## RECORDS FOR THIS EXERCISE
======

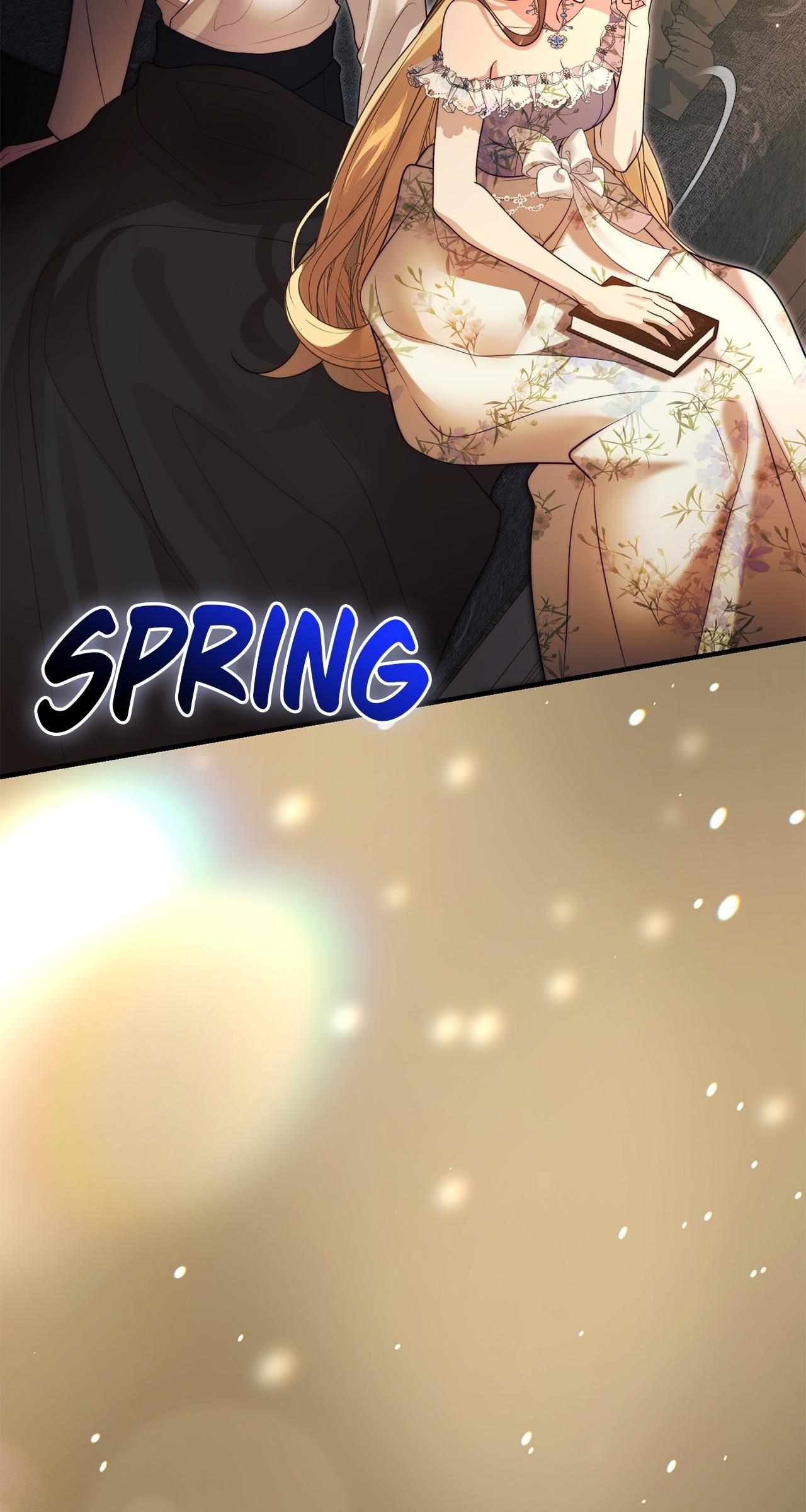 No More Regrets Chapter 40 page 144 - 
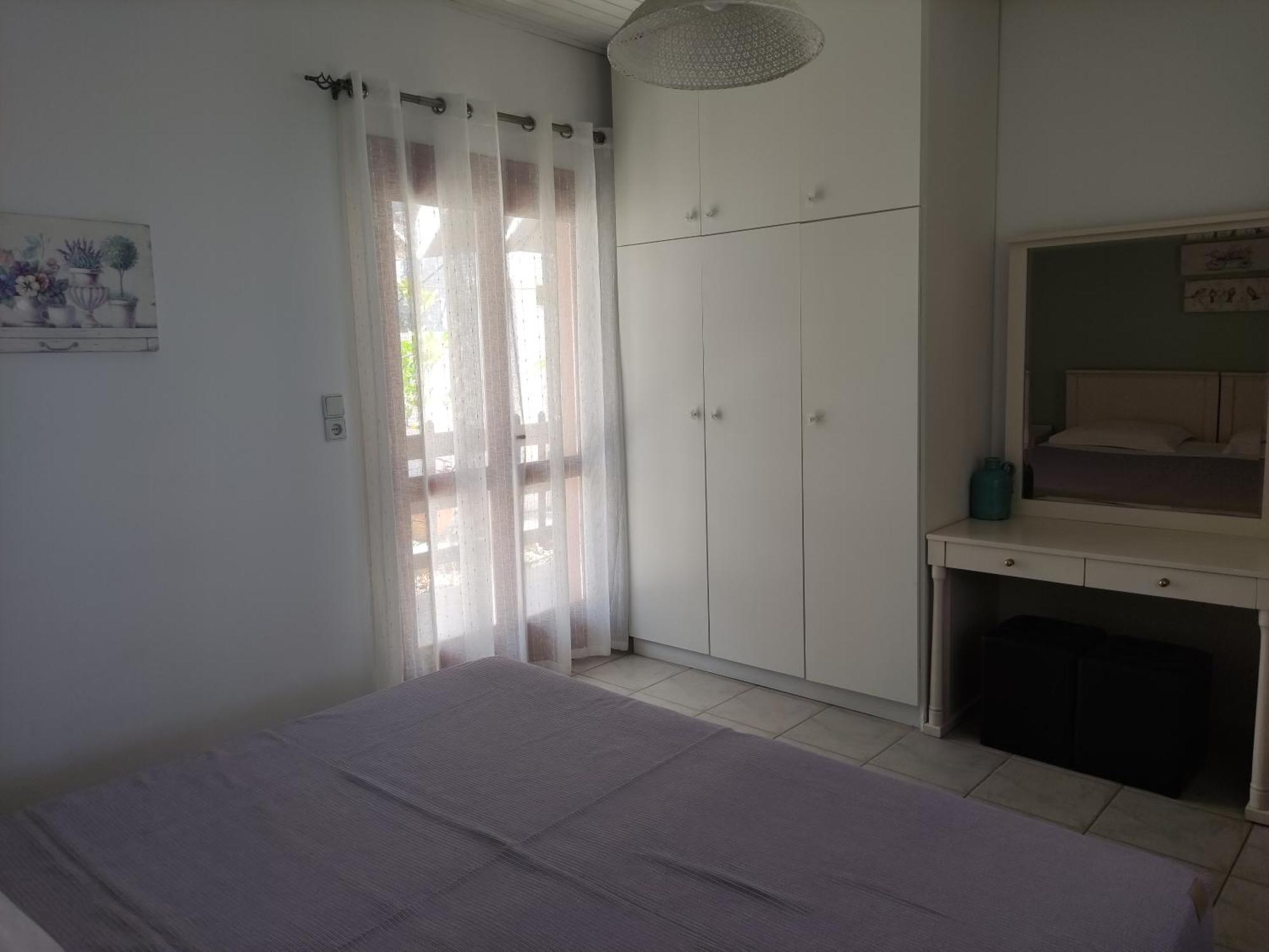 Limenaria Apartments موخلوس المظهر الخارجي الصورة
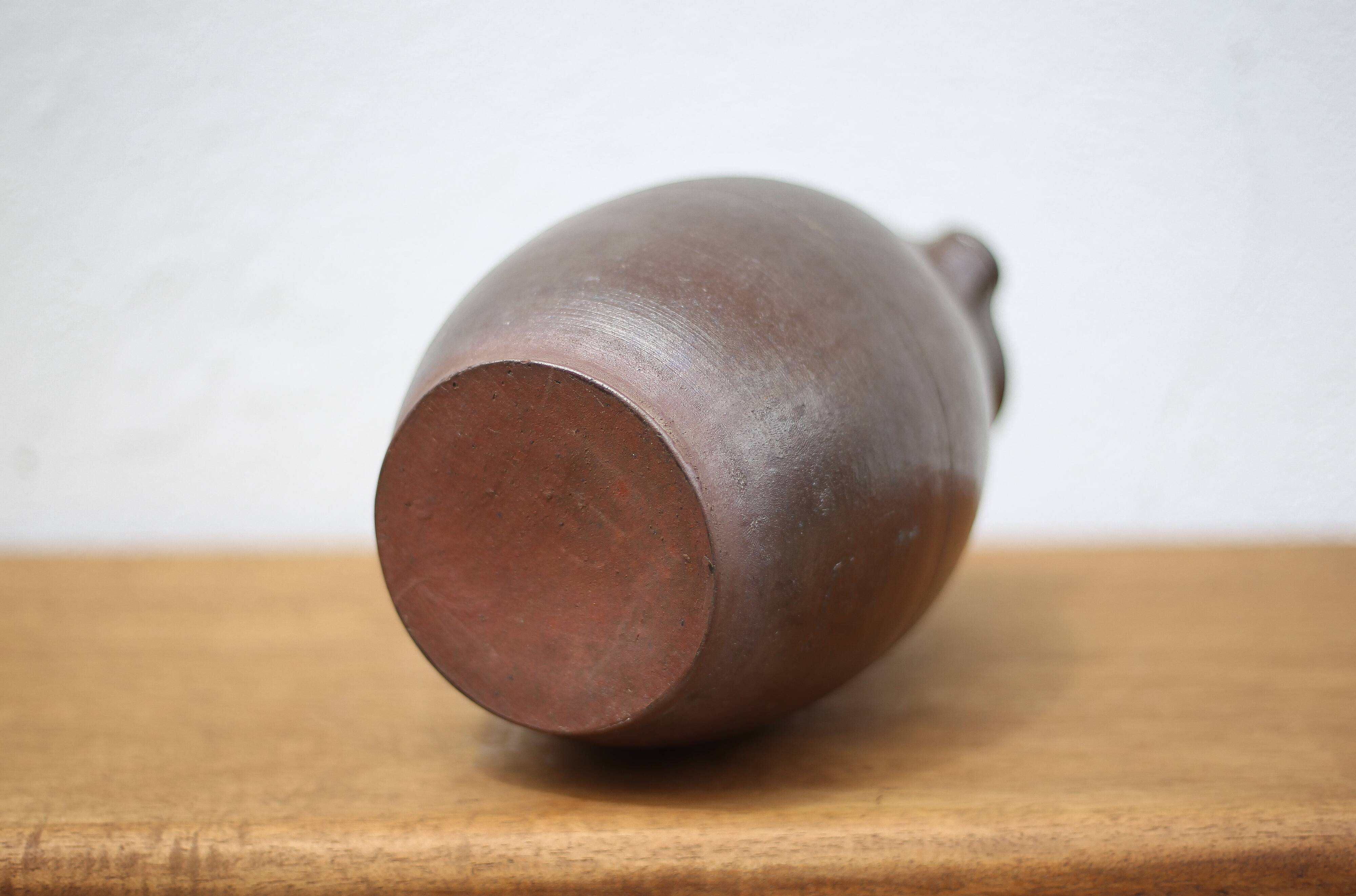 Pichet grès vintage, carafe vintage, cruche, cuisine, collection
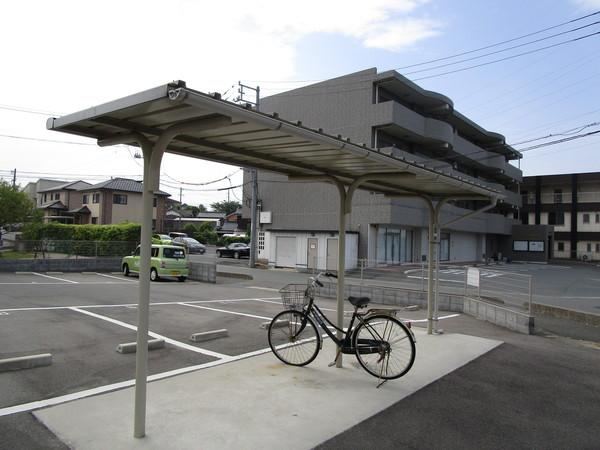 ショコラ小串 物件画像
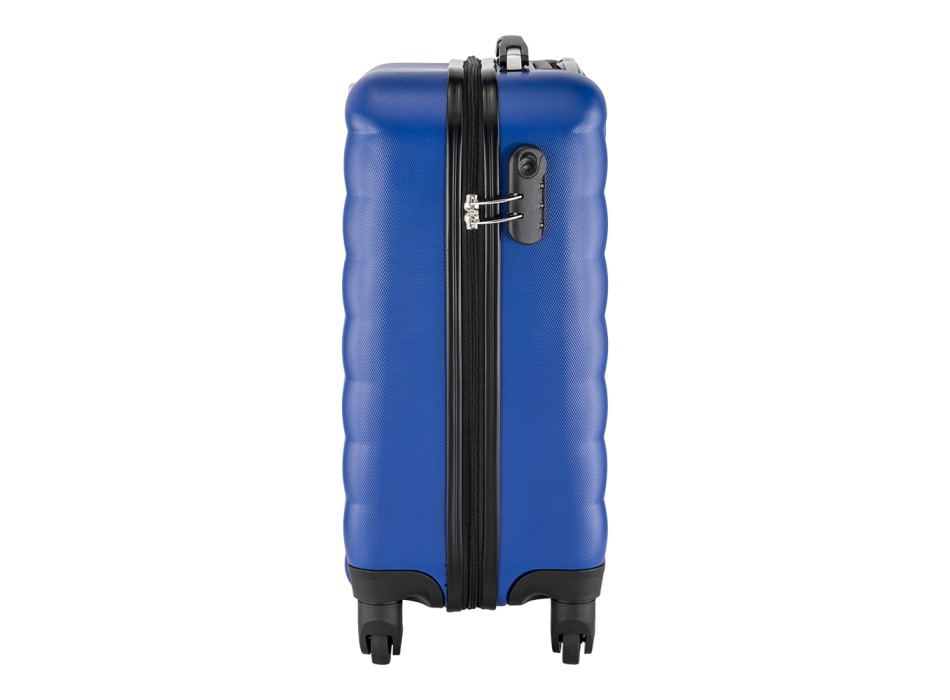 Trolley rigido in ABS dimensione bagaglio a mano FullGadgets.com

======

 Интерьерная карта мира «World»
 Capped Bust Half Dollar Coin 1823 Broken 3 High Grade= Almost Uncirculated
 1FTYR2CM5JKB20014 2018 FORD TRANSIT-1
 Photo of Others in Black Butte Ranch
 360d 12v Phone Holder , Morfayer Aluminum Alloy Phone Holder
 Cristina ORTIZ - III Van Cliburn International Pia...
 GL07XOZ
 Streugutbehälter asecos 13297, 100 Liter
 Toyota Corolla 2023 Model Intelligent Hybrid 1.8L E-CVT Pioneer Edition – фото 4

======

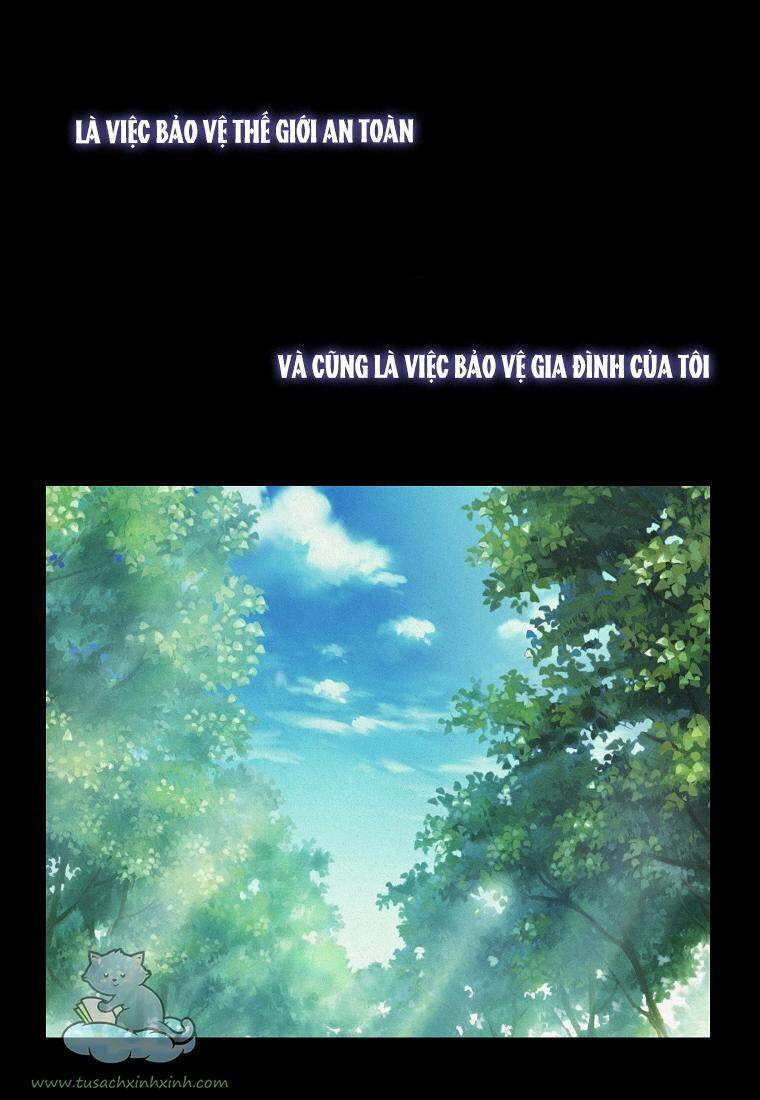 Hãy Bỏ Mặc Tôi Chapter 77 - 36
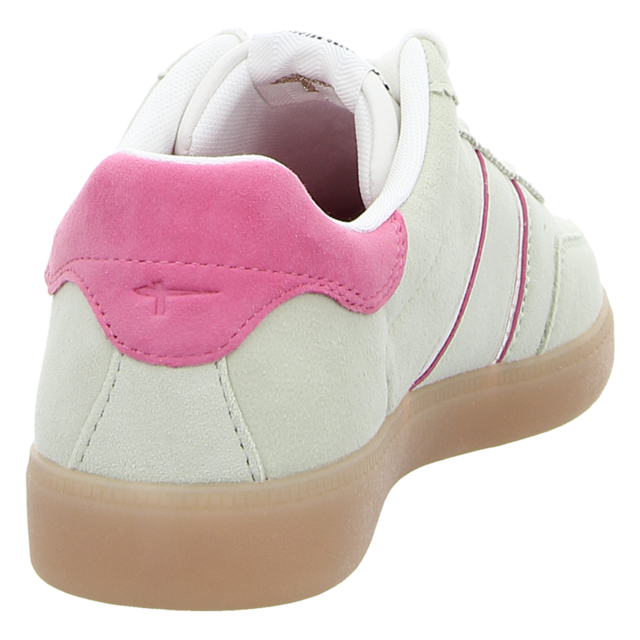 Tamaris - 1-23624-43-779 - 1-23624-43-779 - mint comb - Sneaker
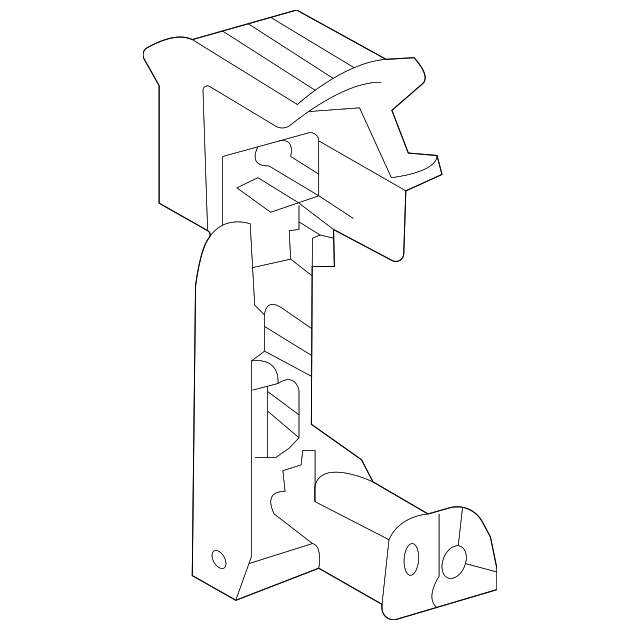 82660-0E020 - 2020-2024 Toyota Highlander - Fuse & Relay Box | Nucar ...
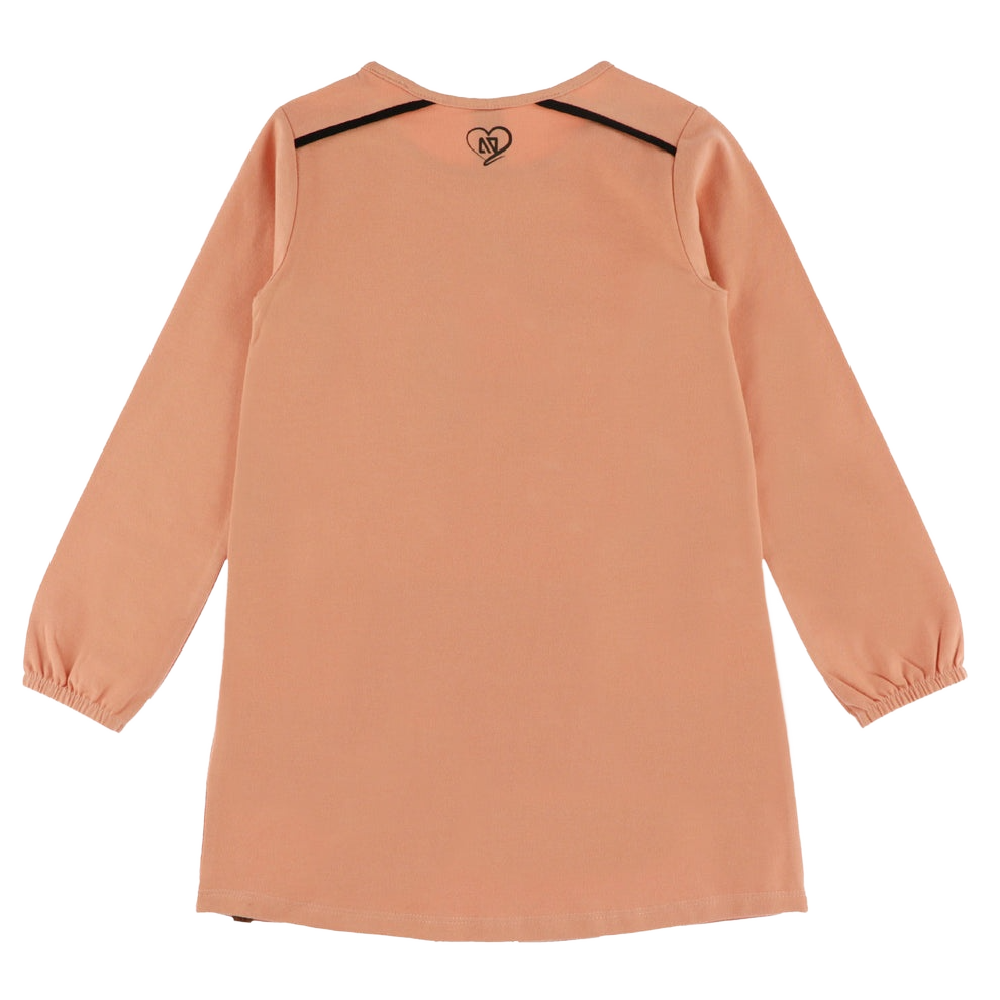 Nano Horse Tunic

======

## PROMPT
List the data from the line containing "Интерьерная карта мира" through the line containing "Toyota Corolla 2023", inclusive, as a JSON array of strings with one string per line and no blank lines.

## REPLY
[
  " Интерьерная карта мира «World»",
  " Capped Bust Half Dollar Coin 1823 Broken 3 High Grade= Almost Uncirculated",
  " 1FTYR2CM5JKB20014 2018 FORD TRANSIT-1",
  " Photo of Others in Black Butte Ranch",
  " 360d 12v Phone Holder , Morfayer Aluminum Alloy Phone Holder",
  " Cristina ORTIZ - III Van Cliburn International Pia...",
  " GL07XOZ",
  " Streugutbehälter asecos 13297, 100 Liter",
  " Toyota Corolla 2023 Model Intelligent Hybrid 1.8L E-CVT Pioneer Edition – фото 4"
]